Nichts davon trendet!
Im seltenen Sonnenlicht glitzern die Wälder an den Berghängen im hellen Silbergrau schwellender Knospen. Scharf wie Silhouetten stehen die nassdunklen Stämme von Eichen und Buchen im Herbstlaub, durch das zaghaft Grün bricht. Buschwindröschen entfalten ihre Blätter auf dem Endspurt zum Knospen, Hahnenfußgewächse fingern sich durch den Morast, eng an den Zacken keimender Brennnesseln vorbei. Den Feldrain färbt Gamander-Ehrenpreis in seinem Himmelblau und Weiß fast wie ein Himmelsspiegel.
Es war so lange düster, grau und immer regnerisch. Nicht, dass ich mich beklagen möchte, das Nass brauchen die Grundwasserspeicher so dringend. Aber es ist mühsam zu laufen, wenn selbst die Wiesen unter Wasser stehen, mit ihren Wildschweinkuhlen sowieso. Neuerdings tut sich die Erde auf. Wühlmausgänge laufen voll, die von der Dürre letztes Jahr eingravierten Treckerspuren brechen, überall sickert Wasser ein. Und schon ist es passiert und ich wäre beinahe hineingelaufen, wenn der Hund nicht viel aufmerksamer wäre als ein träumender Mensch: Ein kreisrundes Loch in der Wiese, inzwischen fast einen Meter breit. Unten drin fließt ein Bächlein, bis zum Grund geht es bestimmt einen Meter tief. Aber das lässt sich nicht bestimmen, weil sich das Umfeld senkt und der Grund auch. Auf der einen Seite fasziniert es mich - ich möchte hineinschauen, untersuchen. Auf der anderen Seite kenne ich das Gelände zu gut, um einen Bogen herum zu machen. Es gibt da ein Sperrgebiet in der Nähe, das einstürzen könnte. Sandlinsen befinden sich bis tief im Lehmboden. Manchmal verpappt durch Natursphalt, manchmal seit hundert Jahren ausgehöhlt. Das Wasser spült sie aus, die Füllung wandert, die Erde bekommt Hohlräume.
Immerhin laufen wir heute nicht oben am Berg, wo es bei solchem Weter schwierig wird, den Hund von den Bächen fernzuhalten. Die schillern nach starken Regenfällen in Regenbogenfarben. Denn dort drückt der Regen das Rohöl hoch, das in der gesamten Region bis hin an den Rheingraben hier und da im Boden steckt. Die Wildschweine lieben es als Medizin für die Haut und gegen Parasiten, aber ein Hund wird das nur durch eine Speiseölwaschung wieder los ...
Bilbo, als Welpe durch die Vorbesitzer voll Panik vor jeder Feuchtigkeit, erinnert sich nicht mehr an böse Zeiten und zerrt mich jetzt mit Feuereifer in Riesenlachen und Wassergräben. Wenn die Menschin diese langen Gummifüße hat, das hat er gelernt, gibt es keine Ausrede mehr, in köstlichen Schmodder aller Art zu treten. So langsam gleicht sich auch ihr übriger Körper an - in den Jackentaschen sammeln sich schon wieder Steine und leere Schneckenhäuser und Flechten und tolle Äste. Was machen Menschen eigentlich mit dem ganzen Kram? Sich unsichtbar wie Hunde, die sich in Hinterlassenschaften wälzen?

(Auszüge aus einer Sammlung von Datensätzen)
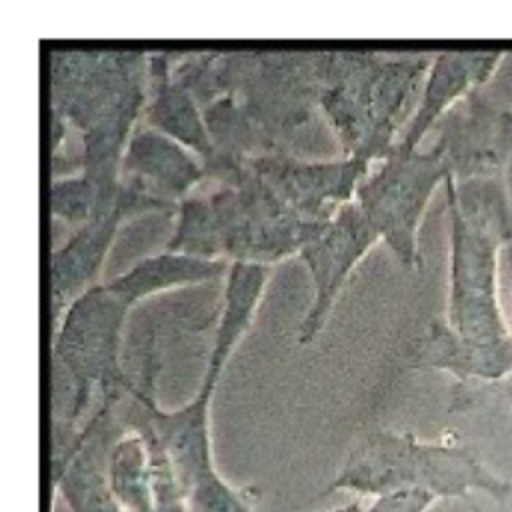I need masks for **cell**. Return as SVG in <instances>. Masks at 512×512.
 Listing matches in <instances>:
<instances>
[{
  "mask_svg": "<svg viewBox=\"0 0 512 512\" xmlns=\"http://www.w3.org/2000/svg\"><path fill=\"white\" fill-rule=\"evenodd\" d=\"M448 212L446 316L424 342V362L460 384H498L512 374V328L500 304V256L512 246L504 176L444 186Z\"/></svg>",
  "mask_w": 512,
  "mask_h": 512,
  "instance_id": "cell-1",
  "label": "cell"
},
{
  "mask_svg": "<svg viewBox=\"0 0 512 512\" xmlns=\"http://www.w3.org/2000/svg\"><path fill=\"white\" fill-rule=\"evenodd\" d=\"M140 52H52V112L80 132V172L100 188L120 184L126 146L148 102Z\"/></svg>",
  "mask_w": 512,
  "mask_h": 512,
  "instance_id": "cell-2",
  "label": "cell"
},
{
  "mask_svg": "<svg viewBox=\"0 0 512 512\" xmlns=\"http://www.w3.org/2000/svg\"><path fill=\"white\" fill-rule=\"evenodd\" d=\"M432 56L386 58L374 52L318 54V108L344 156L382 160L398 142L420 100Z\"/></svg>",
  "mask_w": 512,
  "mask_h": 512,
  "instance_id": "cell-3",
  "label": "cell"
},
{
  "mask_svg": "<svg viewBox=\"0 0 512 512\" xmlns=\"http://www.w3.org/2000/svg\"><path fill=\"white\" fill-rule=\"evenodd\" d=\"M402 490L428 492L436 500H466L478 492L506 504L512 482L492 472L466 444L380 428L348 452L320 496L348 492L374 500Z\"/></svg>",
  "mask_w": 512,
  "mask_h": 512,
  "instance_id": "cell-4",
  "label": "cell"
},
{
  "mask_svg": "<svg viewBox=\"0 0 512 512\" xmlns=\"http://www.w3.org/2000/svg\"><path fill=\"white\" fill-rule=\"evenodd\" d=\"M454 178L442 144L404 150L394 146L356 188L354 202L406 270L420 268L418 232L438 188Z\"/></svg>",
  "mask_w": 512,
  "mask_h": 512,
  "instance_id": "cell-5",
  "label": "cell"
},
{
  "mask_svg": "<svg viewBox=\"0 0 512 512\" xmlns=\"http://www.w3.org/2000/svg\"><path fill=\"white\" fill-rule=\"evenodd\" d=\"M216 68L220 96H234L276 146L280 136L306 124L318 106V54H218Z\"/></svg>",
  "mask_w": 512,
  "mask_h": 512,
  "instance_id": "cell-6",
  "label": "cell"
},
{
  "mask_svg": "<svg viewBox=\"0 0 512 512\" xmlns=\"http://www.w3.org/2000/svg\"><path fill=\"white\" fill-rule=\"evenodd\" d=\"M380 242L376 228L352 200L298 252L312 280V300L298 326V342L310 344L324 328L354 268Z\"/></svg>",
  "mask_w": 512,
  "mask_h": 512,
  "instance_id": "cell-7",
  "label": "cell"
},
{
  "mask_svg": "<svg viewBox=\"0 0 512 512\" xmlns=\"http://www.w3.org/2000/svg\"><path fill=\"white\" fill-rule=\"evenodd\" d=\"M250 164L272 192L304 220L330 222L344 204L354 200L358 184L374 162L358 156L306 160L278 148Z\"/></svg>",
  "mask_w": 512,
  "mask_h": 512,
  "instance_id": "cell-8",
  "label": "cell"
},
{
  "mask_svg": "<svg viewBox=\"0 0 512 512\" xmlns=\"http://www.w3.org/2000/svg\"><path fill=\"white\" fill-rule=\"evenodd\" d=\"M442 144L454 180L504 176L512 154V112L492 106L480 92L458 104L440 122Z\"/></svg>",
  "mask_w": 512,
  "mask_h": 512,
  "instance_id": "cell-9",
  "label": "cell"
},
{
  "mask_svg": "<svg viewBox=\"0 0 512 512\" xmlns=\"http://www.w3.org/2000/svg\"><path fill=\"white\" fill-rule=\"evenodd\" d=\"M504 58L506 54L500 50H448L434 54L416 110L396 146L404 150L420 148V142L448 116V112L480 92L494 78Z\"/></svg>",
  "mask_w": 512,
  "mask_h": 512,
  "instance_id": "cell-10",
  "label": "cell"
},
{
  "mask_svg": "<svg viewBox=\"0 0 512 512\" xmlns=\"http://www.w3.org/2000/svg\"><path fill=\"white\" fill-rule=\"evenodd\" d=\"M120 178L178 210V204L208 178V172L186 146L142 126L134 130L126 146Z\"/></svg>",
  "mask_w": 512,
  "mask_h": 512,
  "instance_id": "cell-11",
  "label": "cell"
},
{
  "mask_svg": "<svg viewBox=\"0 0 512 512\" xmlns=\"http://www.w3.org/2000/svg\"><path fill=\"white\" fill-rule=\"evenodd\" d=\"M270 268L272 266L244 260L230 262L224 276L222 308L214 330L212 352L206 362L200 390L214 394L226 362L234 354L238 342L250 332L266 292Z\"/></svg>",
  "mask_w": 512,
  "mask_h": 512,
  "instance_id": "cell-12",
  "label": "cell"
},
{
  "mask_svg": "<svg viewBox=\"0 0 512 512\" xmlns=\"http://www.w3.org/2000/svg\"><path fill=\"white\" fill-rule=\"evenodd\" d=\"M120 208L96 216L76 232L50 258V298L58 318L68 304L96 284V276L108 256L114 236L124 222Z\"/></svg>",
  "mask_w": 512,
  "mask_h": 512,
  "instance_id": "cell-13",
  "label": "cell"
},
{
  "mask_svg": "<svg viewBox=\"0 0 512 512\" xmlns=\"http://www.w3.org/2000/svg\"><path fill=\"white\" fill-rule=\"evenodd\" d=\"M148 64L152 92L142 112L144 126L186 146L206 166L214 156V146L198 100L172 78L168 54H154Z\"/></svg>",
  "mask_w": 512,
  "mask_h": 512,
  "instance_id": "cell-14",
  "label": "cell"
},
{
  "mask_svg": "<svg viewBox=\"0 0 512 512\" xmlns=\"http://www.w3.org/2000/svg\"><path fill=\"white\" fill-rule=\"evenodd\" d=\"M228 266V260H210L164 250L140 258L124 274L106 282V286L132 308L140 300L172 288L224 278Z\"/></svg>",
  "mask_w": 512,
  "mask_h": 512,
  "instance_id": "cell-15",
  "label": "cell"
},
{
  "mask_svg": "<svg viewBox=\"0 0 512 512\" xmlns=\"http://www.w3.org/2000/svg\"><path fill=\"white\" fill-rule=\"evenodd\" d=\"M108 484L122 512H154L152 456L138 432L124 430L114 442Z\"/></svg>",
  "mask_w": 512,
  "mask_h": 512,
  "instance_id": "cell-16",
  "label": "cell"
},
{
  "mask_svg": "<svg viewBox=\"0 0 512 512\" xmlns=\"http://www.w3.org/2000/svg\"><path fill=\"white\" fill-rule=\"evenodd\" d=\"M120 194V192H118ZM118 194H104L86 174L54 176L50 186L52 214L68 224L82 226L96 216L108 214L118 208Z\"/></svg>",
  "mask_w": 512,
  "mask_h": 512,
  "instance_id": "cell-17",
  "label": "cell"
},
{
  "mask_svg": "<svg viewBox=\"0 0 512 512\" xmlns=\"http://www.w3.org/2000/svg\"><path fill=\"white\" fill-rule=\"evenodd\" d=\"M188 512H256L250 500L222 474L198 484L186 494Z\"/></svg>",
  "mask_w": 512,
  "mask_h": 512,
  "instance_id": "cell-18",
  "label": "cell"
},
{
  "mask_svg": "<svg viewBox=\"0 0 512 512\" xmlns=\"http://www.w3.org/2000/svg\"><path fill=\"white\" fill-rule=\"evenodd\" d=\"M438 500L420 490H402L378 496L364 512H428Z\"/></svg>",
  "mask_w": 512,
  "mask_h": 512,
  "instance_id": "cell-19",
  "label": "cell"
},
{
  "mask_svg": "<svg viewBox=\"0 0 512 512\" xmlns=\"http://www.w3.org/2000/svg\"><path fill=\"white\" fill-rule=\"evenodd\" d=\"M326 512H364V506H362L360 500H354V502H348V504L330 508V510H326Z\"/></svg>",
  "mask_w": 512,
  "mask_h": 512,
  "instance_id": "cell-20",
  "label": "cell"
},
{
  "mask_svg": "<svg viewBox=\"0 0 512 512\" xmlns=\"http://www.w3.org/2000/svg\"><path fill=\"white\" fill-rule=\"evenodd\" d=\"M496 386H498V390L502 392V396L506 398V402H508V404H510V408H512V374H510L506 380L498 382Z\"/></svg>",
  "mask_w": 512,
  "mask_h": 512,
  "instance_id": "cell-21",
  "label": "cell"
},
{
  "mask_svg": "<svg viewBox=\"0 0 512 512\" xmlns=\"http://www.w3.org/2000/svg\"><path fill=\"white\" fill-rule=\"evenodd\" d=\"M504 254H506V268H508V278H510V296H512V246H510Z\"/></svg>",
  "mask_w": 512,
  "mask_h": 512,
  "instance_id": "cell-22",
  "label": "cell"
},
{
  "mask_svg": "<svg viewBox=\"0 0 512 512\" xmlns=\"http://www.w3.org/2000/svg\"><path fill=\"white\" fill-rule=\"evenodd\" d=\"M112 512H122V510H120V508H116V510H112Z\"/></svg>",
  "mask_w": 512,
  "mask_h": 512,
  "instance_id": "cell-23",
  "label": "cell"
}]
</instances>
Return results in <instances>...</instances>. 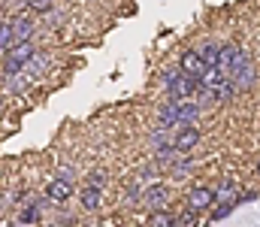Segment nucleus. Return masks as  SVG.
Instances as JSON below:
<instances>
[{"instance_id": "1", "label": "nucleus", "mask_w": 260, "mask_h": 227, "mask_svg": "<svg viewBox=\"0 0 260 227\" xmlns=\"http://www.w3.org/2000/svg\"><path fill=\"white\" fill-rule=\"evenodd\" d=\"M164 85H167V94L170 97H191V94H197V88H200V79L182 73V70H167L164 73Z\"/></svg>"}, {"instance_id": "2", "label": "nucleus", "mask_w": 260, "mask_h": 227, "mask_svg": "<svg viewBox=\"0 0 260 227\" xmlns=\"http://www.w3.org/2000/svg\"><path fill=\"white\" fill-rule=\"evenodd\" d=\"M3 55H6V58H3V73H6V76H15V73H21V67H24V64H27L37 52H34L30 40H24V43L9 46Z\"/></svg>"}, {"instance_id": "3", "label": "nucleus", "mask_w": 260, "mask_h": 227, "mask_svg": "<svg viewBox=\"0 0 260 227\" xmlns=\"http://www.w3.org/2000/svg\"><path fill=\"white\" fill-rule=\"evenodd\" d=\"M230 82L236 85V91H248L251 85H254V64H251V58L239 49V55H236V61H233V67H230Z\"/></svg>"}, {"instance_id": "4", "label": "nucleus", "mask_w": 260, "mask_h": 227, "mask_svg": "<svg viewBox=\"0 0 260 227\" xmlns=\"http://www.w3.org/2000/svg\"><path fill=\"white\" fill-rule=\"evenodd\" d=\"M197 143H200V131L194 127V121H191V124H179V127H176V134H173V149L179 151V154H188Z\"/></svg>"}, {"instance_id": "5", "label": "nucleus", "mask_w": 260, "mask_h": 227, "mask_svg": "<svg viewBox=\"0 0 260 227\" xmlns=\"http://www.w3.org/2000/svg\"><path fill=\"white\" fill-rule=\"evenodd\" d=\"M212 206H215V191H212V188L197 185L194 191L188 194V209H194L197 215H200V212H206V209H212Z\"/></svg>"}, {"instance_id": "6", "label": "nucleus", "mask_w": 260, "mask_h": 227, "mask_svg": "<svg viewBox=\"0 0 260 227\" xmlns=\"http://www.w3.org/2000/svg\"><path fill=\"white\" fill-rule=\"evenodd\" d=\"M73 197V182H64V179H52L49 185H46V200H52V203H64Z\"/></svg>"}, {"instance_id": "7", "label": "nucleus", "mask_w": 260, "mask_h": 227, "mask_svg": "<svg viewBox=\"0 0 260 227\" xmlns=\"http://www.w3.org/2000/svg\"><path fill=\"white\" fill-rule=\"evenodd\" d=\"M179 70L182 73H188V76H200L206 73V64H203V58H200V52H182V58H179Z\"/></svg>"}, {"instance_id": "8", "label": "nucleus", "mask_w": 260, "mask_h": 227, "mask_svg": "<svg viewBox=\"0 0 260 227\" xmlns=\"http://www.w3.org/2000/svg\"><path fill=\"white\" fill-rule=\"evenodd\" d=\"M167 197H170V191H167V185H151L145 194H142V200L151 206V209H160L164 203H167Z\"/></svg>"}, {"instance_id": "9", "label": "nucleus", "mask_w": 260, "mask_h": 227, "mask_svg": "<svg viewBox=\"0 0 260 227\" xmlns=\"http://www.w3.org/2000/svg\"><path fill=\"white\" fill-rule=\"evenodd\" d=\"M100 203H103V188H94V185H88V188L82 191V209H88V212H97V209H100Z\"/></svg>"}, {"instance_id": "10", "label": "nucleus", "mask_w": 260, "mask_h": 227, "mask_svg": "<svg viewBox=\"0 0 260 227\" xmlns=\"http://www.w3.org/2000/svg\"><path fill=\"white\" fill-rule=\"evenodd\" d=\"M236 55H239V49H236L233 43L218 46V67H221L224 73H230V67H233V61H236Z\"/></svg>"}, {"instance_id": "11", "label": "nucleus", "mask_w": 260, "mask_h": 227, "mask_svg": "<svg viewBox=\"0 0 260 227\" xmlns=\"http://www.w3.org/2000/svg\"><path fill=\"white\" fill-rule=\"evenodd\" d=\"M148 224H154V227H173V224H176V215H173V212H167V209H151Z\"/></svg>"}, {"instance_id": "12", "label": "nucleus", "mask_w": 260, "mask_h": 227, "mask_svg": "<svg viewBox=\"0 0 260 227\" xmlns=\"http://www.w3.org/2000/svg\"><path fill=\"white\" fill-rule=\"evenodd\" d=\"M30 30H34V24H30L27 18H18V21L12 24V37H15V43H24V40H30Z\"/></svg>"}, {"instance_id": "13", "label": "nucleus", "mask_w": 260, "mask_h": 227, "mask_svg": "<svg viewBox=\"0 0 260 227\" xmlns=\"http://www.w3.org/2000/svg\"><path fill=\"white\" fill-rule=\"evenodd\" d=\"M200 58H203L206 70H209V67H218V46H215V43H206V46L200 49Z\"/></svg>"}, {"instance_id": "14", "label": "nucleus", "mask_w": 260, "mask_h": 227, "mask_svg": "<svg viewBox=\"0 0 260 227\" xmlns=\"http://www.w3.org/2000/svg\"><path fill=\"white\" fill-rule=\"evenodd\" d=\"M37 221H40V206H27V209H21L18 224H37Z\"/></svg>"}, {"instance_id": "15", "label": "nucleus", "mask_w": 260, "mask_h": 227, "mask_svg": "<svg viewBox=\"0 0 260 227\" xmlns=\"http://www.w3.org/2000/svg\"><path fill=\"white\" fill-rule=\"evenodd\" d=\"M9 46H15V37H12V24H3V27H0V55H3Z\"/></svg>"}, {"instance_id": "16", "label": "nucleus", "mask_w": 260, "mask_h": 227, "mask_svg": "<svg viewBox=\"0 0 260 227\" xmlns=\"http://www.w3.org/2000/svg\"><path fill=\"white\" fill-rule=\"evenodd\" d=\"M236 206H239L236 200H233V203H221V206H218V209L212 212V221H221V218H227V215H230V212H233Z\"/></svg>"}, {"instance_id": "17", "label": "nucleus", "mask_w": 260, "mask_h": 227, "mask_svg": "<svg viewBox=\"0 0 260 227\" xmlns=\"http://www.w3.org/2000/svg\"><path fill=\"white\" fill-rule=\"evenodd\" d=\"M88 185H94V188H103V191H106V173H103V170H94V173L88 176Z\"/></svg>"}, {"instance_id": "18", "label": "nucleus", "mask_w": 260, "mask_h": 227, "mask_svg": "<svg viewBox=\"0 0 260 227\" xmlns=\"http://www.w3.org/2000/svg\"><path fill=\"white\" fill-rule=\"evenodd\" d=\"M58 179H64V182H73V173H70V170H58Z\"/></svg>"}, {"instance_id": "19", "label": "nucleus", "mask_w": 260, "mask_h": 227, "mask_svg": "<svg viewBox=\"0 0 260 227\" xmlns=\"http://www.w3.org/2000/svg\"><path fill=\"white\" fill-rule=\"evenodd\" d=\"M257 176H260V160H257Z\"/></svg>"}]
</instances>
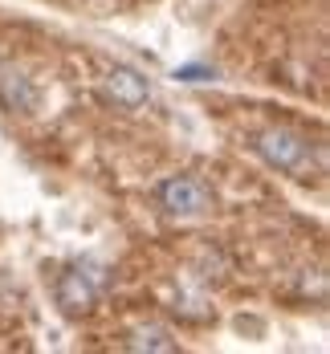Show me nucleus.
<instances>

• **Arbeitsaufträge**
[a] Welche Pflanze färbt im Text über den Spaziergang mit Bilbo den Feldrain in Himmelblau und Weiß?
[b] Schreibe den Abschnitt aus dem Text über den Spaziergang mit Bilbo neu, beginnend bei „Bilbo, als Welpe“ und weiter bis „in Hinterlassenschaften wälzen?“. Ersetze dabei „Jackentaschen“ durch „Manteltaschen“.
[c] Führe den Text über den Spaziergang mit Bilbo an der Stelle fort, an der er endet.

• **Die Antworten**
[a] Der Gamander-Ehrenpreis.

[b]
Bilbo, als Welpe durch die Vorbesitzer voll Panik vor jeder Feuchtigkeit, erinnert sich nicht mehr an böse Zeiten und zerrt mich jetzt mit Feuereifer in Riesenlachen und Wassergräben. Wenn die Menschin diese langen Gummifüße hat, das hat er gelernt, gibt es keine Ausrede mehr, in köstlichen Schmodder aller Art zu treten. So langsam gleicht sich auch ihr übriger Körper an - in den Manteltaschen sammeln sich schon wieder Steine und leere Schneckenhäuser und Flechten und tolle Äste. Was machen Menschen eigentlich mit dem ganzen Kram? Sich unsichtbar wie Hunde, die sich in Hinterlassenschaften wälzen?

[c]
Also meint es der Hund besonders gut mit mir und findet einen Vogelriss. Glücklich schnobert er nach Überresten und weiß genau, dass er jetzt Ruhe vor mir hat: Den schönsten Elsternfedern kann ich nicht widerstehen - sie landen in der Hosentasche, weil die Jackentaschen schon voll sind.
Hinter uns macht ein Rabenpaar Hochzeitsgeräusche. Es klingt, als würde man eine knarzende Tür lustig hin und her bewegen. Dann schmeißt sich das Männchen vom Baumwipfel in den starken Wind, flattert wie ein Kasper, lässt sich hochtreiben, spiralt ein wenig und veranstaltet dann mit wonnigem Knarzen Saltos in der Luft. Das Weibchen wirft sich dazu, jetzt überschlagen sie sich beide und spielen. Sie haben allen Grund dazu, das Leben zu genießen - ihr Nistplatz ist der beste aller Zeiten und kein Mensch wird dorthin gelangen. Ob sein "Räbelchen" dabei ist? Bilbo beobachtet sie und schnuppert an jeder Walnussschale, die Rabenvögel in den Wiesen haben liegenlassen. Sein Räbelchen ortet er nicht.
Einzelne Schlehen explodieren in Blütenpracht. Überall flauscht es streichelweich: Gedrungene Weidenkätzchen, langschwänzige Erlenkätzchen, der Waldrand wartet auf Bienen. Heute ist es noch zu kalt, erst unten dann im Garten in praller Sonne umduften mich die Lorbeerschneebälle, in denen es emsig summt. Durch den recht warmen Winter blühen sie extrem spät, aber genau richtig für erwachende Insekten: Schweb- und Goldfliegen trinken bereits Nektar, eine erste Biene ist zu sehen.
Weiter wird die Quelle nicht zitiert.